Figure 9: Western blot of yeast strain OV3 (XLHCGR-sfGFP) with anti-GFP | 9A: OV3, soluble fraction. Clear bands are seen for both tested samples, as well as for the positive control. 9B: OV3 insoluble fraction. Faint bands are seen for both tested samples, as well as for the positive control. Strain OV1 was used as a negative control and showed no expression of sfGFP.

Expected band sizes are of 107 kDa. XLHCGR-Li-sfGFP was found in the soluble fraction, indicating its presence within the cytosol and not anchored to the plasma membrane as expected. Also, the band size around 32 kDa indicates that the receptor might have been expressed in a truncated form.

To further examine receptor expression, confocal microscopy was performed on strains OV2 and OV3 (expressing GPER-Li-sfGFP and XLHCGR-sfGFP, respectively). Results were compared to the negative control strain OV1 (Fig. 10 and Fig. 11).

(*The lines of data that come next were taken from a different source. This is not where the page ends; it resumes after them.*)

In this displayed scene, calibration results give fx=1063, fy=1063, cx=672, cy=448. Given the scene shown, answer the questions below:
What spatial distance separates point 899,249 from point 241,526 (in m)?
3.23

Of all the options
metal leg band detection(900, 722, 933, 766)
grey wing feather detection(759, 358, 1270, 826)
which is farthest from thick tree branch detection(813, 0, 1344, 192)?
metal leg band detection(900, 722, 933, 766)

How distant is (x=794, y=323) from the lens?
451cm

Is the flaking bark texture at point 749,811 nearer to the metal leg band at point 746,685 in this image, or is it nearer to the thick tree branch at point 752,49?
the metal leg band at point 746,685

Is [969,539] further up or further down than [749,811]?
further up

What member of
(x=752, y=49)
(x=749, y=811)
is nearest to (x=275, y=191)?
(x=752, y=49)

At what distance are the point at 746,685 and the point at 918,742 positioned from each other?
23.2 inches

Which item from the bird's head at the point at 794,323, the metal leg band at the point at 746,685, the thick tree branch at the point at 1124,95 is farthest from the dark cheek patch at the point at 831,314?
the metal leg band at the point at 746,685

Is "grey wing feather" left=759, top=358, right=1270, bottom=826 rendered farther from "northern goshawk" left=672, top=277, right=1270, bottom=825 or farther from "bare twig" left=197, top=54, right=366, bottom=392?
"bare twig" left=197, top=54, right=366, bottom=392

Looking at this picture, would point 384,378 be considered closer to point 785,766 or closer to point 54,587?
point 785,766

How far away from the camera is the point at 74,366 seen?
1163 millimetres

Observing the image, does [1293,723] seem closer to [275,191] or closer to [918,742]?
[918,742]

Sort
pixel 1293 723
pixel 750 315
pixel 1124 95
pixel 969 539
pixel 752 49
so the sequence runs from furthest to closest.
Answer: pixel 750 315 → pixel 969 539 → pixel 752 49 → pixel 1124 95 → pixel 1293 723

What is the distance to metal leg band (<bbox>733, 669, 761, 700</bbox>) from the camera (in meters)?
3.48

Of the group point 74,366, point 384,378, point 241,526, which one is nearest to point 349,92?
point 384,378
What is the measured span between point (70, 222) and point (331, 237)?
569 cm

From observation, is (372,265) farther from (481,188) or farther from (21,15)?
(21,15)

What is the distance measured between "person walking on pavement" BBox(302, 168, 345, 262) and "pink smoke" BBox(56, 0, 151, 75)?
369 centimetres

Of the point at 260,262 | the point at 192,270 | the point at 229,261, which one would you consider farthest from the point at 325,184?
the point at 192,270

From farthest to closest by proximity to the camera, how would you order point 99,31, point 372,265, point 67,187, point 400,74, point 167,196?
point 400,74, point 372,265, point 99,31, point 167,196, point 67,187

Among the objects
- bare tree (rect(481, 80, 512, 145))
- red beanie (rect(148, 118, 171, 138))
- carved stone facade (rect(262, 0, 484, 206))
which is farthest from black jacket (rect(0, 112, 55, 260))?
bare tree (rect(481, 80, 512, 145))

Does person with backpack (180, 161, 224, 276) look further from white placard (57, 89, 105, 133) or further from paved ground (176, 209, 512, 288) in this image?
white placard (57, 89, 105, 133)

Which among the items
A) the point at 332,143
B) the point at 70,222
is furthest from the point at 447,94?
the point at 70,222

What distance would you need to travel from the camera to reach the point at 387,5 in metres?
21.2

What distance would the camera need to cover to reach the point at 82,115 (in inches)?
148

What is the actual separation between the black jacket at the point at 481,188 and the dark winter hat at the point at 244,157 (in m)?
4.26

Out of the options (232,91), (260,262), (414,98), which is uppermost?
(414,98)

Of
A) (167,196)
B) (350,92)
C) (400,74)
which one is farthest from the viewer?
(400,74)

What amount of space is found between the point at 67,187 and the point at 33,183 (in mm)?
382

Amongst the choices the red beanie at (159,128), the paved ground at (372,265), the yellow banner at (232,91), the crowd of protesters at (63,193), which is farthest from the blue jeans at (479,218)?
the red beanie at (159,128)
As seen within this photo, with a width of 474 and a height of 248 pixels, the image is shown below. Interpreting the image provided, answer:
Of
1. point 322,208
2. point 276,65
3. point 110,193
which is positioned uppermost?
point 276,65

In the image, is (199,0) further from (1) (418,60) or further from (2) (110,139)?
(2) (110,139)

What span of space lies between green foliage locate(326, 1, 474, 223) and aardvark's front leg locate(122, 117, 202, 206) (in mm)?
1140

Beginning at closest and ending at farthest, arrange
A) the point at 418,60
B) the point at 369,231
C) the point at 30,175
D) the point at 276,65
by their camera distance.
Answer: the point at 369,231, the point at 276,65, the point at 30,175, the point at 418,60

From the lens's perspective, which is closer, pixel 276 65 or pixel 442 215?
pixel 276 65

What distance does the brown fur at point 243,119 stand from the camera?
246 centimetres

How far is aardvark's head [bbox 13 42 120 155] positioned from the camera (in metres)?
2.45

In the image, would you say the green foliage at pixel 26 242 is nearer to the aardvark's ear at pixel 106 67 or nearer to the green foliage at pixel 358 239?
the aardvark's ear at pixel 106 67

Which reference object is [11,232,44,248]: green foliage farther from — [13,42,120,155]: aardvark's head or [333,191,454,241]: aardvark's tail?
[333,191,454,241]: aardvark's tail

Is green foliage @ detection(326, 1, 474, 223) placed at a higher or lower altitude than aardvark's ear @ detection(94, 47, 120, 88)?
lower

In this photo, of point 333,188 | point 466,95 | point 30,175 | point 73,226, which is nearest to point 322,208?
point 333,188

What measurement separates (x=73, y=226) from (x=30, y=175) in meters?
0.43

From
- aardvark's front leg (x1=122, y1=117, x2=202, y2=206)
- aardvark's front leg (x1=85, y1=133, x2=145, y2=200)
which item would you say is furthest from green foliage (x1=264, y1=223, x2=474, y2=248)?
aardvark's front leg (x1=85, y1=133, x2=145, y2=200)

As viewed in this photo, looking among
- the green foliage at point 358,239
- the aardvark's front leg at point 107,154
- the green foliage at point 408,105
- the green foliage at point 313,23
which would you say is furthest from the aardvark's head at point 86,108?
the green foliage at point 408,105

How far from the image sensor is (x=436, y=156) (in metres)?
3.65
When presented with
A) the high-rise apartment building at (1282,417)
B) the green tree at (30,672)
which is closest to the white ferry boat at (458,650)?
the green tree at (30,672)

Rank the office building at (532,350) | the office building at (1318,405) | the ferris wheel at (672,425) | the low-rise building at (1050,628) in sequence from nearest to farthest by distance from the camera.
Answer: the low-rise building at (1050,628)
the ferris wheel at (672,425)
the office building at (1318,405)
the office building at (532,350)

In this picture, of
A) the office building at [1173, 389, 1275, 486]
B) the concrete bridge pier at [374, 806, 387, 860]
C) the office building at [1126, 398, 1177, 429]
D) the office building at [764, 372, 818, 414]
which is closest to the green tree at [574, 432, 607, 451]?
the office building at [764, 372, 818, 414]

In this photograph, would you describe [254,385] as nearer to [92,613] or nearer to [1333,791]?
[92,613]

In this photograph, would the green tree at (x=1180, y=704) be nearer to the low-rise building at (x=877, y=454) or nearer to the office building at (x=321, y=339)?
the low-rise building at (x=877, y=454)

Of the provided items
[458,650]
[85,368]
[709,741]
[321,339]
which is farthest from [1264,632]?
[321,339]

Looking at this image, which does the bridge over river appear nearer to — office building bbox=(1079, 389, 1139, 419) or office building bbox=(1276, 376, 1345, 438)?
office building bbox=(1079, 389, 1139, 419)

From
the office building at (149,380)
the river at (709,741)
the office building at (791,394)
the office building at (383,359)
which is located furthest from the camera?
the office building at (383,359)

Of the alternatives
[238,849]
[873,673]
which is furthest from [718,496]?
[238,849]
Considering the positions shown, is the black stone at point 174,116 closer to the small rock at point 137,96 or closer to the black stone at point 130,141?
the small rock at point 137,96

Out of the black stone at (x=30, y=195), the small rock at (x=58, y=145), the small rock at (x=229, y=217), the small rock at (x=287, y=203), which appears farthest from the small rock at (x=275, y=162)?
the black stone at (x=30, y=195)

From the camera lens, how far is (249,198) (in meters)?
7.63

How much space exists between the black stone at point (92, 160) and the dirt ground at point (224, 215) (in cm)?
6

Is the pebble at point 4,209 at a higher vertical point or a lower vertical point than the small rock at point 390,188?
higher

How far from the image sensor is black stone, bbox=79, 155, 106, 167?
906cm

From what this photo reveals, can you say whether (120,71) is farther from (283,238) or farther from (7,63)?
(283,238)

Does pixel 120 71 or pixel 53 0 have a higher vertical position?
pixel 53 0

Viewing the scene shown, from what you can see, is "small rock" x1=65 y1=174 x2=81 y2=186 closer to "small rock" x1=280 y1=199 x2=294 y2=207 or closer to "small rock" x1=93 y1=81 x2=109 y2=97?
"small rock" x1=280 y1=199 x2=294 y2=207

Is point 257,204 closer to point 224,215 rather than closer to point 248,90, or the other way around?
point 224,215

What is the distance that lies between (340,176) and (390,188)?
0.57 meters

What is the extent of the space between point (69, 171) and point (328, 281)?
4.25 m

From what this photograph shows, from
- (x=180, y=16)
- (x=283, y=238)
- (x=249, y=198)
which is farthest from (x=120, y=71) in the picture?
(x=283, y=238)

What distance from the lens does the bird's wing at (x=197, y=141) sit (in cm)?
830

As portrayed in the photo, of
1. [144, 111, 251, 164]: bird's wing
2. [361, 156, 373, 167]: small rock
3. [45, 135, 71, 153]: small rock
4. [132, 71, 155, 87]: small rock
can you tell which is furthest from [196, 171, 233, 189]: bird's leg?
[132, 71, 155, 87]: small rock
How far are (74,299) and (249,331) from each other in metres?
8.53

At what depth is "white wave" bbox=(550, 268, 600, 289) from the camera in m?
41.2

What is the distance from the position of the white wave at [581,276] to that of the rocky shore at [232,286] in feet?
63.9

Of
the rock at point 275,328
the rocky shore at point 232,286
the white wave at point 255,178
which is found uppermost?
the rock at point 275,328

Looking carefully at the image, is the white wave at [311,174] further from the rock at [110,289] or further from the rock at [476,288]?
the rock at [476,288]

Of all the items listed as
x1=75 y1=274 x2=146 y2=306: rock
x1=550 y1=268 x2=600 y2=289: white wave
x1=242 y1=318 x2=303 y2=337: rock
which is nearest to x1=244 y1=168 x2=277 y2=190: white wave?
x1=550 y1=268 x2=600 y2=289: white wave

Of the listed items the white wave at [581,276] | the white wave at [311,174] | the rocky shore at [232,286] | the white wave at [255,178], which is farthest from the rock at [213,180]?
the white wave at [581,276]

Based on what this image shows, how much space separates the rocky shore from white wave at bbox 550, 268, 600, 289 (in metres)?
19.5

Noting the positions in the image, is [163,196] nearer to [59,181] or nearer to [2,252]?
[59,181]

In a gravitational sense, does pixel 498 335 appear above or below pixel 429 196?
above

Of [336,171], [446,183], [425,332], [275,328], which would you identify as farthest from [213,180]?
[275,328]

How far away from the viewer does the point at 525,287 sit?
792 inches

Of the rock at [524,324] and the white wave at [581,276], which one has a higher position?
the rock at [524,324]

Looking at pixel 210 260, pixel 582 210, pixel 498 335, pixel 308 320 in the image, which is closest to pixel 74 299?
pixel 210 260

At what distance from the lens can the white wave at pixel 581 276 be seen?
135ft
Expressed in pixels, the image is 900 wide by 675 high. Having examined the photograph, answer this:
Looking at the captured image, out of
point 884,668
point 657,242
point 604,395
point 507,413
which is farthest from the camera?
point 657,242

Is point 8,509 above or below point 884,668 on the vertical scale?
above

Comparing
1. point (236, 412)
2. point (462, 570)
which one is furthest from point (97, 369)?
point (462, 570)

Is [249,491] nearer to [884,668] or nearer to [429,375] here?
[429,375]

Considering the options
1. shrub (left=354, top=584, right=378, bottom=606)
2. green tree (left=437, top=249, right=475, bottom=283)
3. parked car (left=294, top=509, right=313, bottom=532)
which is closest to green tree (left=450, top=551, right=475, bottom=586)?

Figure 10: Confocal microscopy of strains OV1 and OV2 | 10A and 10B: Strain OV2 expressing GPER-sfGFP, fluorescence and bright field, respectively. 10C and 10D: Positive control strain, constitutively expressing sfGFP, fluorescence and bright field, respectively 10E and 10F: Strain OV1 expressing empty vectors, fluorescence and bright field, respectively.

The confocal images above further confirmed the expression of the GPER conjugated to sfGFP in strain OV2. Furthermore, they confirmed the proper alignment of the receptor, as sfGFP is tagged to the C-terminus of the receptors, which is expressed inside the cell. When comparing the images of the OV2 strain to the positive control, it is evident that the receptor is localized to the plasma membrane, as we see a concentric ring in the yeast cells. As expected, no fluorescence was observed in the negative control strain OV1.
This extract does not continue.